Julian Graves could be sold to founder
Black Country-based healthfood retailer Julian Graves could be sold back to the man who started the company as a market stall business 24 years ago.
Julian Graves chief executive Nick Shutts aims to take control of the company, along with seven members of his management team, from Icelandic retail investor Baugur.
The retailer, based in Kingswinford, is the UK’s largest independent specialist natural food and ingredients retailer with 350 stores across the UK, Ireland and the Channel Islands.
It employs 1,644 people, with around 150 based at its headquarters on the Pensnett Estate.
Baugur last month called in advisers to review the firm’s future and it is widely expected that a sale is the most likely option.
Mr Shutts told The Birmingham Post: “My management team and I would be delighted to reacquire the business.

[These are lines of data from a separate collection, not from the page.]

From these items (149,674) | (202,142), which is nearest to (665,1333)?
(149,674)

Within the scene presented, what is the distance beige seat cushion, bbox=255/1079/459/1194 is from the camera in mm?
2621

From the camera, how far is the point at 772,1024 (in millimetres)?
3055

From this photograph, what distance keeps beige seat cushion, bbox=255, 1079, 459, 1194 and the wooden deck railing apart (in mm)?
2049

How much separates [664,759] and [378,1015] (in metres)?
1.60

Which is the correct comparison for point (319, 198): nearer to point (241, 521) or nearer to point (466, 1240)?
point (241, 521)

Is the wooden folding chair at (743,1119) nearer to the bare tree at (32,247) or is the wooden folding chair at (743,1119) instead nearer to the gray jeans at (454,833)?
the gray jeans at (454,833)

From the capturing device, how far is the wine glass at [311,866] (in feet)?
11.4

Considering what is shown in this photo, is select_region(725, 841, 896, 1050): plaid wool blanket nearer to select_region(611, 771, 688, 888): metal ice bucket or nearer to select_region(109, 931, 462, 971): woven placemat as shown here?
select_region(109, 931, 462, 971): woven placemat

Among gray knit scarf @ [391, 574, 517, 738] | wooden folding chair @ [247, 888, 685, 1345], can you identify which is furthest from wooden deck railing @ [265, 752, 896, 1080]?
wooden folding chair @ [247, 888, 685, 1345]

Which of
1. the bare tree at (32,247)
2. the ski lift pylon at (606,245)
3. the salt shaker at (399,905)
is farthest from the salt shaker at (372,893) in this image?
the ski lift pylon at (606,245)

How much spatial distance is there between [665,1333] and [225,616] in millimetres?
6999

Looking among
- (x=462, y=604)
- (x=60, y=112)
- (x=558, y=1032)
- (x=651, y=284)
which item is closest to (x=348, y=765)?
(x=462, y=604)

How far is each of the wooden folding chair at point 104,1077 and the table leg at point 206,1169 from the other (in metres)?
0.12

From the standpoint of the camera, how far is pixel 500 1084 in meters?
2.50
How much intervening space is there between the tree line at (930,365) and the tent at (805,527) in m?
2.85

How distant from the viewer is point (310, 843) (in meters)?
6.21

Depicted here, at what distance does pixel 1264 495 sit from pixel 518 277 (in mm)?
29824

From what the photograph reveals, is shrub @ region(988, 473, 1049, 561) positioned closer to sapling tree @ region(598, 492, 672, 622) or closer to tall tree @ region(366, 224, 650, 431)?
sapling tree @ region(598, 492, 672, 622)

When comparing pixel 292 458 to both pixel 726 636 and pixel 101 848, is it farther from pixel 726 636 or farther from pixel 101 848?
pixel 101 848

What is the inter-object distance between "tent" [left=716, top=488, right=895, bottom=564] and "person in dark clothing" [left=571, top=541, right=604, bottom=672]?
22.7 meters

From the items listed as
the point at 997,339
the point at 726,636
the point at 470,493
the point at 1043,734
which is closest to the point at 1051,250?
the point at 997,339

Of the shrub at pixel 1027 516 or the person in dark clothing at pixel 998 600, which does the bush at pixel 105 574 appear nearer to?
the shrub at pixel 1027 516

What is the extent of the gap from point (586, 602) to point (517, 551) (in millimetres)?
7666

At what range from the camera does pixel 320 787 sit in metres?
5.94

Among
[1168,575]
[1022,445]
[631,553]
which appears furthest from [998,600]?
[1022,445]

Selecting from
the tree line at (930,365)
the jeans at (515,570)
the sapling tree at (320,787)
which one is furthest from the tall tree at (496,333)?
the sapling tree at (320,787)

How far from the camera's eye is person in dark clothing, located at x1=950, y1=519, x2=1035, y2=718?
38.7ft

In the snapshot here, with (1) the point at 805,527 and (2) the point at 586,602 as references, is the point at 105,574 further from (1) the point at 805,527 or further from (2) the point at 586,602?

“The management team and I are clearly discussing with Baugur how we can help them achieve their goals.
“I firmly believe that my management team and I are the right people to take this business to the next level.”
Mr Shutts said any timescale for a deal could be “shorter rather than longer”.
His co-investers have been named as retail director John Aston, buying director, Ian Tidmarsh, logistics director Paul Mooney, IT and admin director Kate Shutts, personnel director Claire Bloomer, property director Neil Dixon and marketing director Alison Miles.
Julian Graves was sold to Baugur for £14 million in 2003.
A spokeswoman for Baugur said: “It’s no secret that Deloitte has been hired to do a strategic review which may or may not end in a sale.”
The Icelandic investor, which also owns House of Fraser and toy retailer Hamleys, last week sold its 31.4 per cent stake in cash-and-carry business Booker.
Baugur said the disposal was in line with its strategy of focusing on retail investments.
In May Baugur also sold struggling discount fashion chain MK One to restructuring specialists Hilco who then put the firm into administration.
Julian Graves’ origins go back to 1984 when Mr Shutts borrowed £500 from his father to run a market stall in Moreton-in-Marsh in Gloucestershire selling traditional baking ingredients.
A source close to the deal told The Birmingham Post: “He would love to buy it back and this is his chance to buy it back.”
The company’s first shop, originally called Food for Thought, opened in Brierley Hill high street in 1987.
But after Nigel Morris invested in the business in 1993, he and Mr Shutts decided to use their middle names to create the name Julian Graves.
Today the firm operates an integrated trading policy, packing the ingredients for the products it sells in its own processing units, managing its own warehouse facility and delivering directly to its stores.
In April Julian Graves opened a new store in in Moreton-in-Marsh, just yards away from the town’s weekly market where the business began life.
Last year Julian Graves sold 800 tonnes of Brazil nuts, 500 tonnes of walnuts, 1,100 tonnes of cashews, 600 tonnes of prunes and 1,350 tonnes of dried apricots.